Wednesday, December 25, 2013

Riders of the Purple Sage (Zane Grey)

Riders of the Purple Sage
Zane Grey
Public Domain Books
Fiction, Western
*** (Okay)


DESCRIPTION: Jane Withersteen's father left her a legacy of wealth and respect in 1870's Cottonwoods, a Mormon settlement in the sage-swept deserts of Utah... but now, having befriended the outsider Gentiles and defied church elders by showing affection for the wrong man, she stands on the brink of ruin. The last person she ever thought she'd consider an ally was the legendary Mormon-killer Lassiter, yet when her Gentile friend Bern Venters is threatened by elder Tull, only Lassiter's arrival spares him. As cattle rustlers, church-led conspiracies, and other threats close in on the Withersteen estate, Jane finds herself more and more reliant on the mysterious man, even as she learns the truth behind his violent and vengeful reputation.

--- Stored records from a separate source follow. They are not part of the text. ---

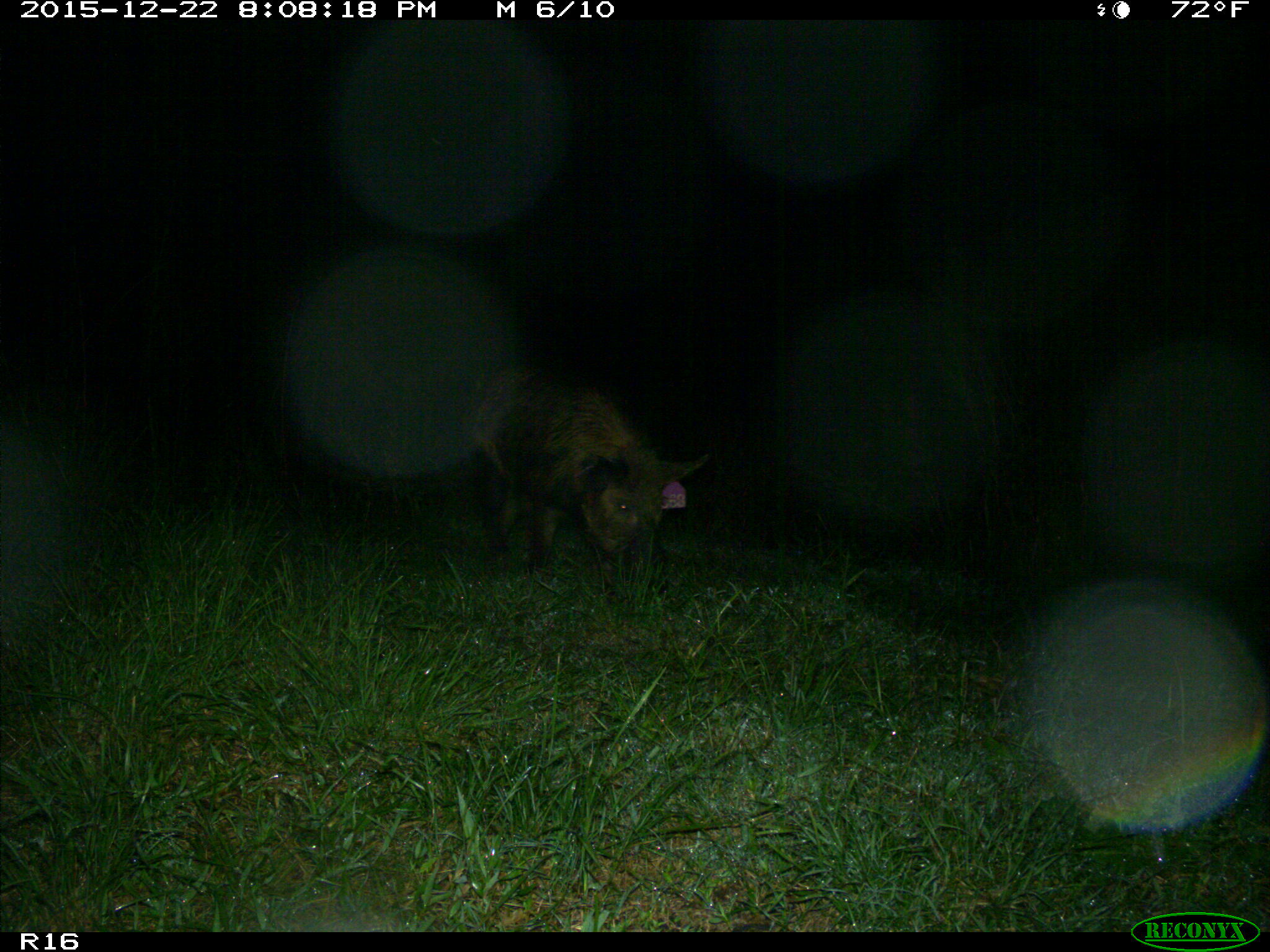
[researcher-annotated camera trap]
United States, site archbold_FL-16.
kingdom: Animalia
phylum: Chordata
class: Mammalia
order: Artiodactyla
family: Suidae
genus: Sus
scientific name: Sus scrofa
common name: wild boar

REVIEW: This is a book where setting outshines both story and characters by orders of magnitude. The wild deserts and rough canyon country glow on the page, painted bright and bold. Even the tension of the frontier world, with the threat of stampedes and rustlers and religious tensions, takes on a stark and tangible nature. The characters, by comparison, come across as flattened cartoons, their speech and moods melodramatic almost to the point of comedy. The women are universally innocent and soft and in need of masculine protection, while the men are grizzled soldiers in the bloody game of frontier life... even the good guys, who nonetheless crave the salvation of a lady's touch. Even as they wrestled with their own imperfections, they did so in such grandiose manners that it was almost laughable. The worst offender by far was Jane Withersteen, who clings to blind faith long past the point of sympathy or sense simply to prolong her inner angst. Thanks in no small part to her and the rest of the over-the-top cast, the story often stretches credulity, with peculiar meetings and withheld information and impossible coincidences, not to mention a tendency to relay important encounters secondhand to the readers. The whole thing takes on a soap opera sheen at the climax. I enjoyed some of the descriptions, and a few of the action sequences had real tension, but overall I found myself too annoyed by the characters.